Spatial question records:
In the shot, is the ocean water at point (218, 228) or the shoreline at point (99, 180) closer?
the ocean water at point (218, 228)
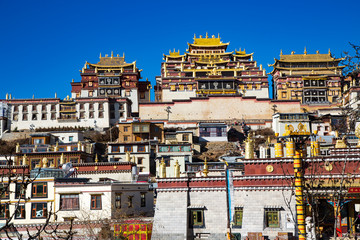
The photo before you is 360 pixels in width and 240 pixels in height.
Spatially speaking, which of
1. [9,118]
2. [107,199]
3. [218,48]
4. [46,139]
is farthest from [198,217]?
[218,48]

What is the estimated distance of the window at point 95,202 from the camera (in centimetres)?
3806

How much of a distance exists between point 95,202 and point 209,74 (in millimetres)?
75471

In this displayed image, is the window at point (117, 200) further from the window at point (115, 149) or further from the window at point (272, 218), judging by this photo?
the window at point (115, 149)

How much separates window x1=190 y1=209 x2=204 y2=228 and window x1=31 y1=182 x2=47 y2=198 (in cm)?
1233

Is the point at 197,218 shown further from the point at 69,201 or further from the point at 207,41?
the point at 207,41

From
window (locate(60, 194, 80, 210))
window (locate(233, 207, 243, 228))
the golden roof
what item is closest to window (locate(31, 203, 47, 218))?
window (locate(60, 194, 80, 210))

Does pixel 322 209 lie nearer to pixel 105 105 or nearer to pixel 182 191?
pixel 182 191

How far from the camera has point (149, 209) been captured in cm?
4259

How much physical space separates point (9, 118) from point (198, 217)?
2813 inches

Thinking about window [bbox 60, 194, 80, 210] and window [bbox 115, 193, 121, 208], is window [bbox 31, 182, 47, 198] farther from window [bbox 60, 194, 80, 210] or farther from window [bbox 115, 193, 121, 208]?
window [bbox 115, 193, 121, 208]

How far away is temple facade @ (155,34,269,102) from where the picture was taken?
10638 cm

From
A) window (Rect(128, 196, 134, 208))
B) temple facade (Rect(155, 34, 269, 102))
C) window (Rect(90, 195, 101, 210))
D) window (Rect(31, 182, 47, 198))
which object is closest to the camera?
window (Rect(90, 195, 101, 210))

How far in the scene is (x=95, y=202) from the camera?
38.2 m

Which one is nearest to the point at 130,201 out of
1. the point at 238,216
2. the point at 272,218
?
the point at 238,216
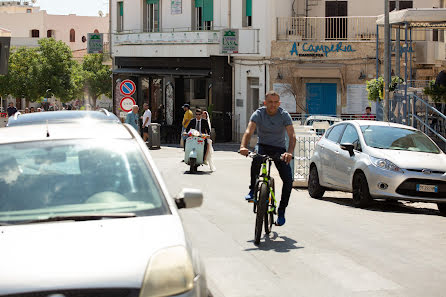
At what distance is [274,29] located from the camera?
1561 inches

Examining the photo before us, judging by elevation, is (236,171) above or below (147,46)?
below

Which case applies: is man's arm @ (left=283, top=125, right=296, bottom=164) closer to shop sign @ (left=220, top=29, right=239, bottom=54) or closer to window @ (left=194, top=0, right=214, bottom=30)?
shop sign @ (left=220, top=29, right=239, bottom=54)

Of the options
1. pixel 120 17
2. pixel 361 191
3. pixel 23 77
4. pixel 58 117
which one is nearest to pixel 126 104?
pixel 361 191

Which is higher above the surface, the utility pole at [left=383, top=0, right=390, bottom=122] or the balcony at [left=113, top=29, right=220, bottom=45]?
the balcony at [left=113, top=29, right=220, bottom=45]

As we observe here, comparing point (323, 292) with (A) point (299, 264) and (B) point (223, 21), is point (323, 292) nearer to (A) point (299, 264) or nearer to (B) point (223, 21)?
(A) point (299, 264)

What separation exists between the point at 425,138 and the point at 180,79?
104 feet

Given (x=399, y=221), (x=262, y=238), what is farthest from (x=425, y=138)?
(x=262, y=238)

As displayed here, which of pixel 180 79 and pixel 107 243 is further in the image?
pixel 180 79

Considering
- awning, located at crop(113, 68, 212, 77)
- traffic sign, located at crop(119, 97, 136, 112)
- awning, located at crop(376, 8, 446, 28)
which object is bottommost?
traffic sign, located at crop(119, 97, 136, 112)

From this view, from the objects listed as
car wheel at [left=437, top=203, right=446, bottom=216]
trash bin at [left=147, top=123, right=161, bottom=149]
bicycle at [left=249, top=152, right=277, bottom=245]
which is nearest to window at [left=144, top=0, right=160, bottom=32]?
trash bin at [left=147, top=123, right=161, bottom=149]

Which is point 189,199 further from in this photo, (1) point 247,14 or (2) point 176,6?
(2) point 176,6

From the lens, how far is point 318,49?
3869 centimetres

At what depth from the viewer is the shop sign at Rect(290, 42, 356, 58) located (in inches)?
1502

* * *

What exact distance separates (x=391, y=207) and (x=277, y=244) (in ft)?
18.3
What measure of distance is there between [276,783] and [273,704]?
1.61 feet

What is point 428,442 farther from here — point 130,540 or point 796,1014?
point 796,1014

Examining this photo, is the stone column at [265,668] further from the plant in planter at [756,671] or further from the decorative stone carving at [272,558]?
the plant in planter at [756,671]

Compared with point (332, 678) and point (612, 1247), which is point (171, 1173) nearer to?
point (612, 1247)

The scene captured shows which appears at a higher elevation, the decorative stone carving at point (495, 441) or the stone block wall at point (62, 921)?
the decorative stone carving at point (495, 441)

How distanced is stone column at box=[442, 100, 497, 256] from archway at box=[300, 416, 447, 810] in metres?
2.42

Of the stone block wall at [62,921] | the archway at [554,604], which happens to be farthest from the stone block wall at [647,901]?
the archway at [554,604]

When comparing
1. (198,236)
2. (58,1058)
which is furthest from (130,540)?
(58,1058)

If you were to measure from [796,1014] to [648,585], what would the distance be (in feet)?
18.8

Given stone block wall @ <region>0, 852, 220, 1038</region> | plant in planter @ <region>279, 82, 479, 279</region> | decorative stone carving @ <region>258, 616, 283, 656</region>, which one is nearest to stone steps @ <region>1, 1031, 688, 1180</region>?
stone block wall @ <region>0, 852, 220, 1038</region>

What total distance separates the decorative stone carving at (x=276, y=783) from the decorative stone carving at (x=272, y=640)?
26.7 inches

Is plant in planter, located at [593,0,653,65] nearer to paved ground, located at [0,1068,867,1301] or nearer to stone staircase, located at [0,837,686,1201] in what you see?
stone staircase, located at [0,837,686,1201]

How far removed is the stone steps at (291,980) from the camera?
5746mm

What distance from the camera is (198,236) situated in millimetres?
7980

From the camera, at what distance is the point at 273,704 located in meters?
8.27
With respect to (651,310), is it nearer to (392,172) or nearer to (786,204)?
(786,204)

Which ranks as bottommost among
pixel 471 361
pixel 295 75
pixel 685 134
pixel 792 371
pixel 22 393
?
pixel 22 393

### Task directions
Find each line in the records above that contains the word "elevation", and copy those lines out in full.

### Expected answer
Examining the photo before us, judging by elevation, is (236,171) above or below (147,46)?
The scene captured shows which appears at a higher elevation, the decorative stone carving at point (495, 441) or the stone block wall at point (62, 921)?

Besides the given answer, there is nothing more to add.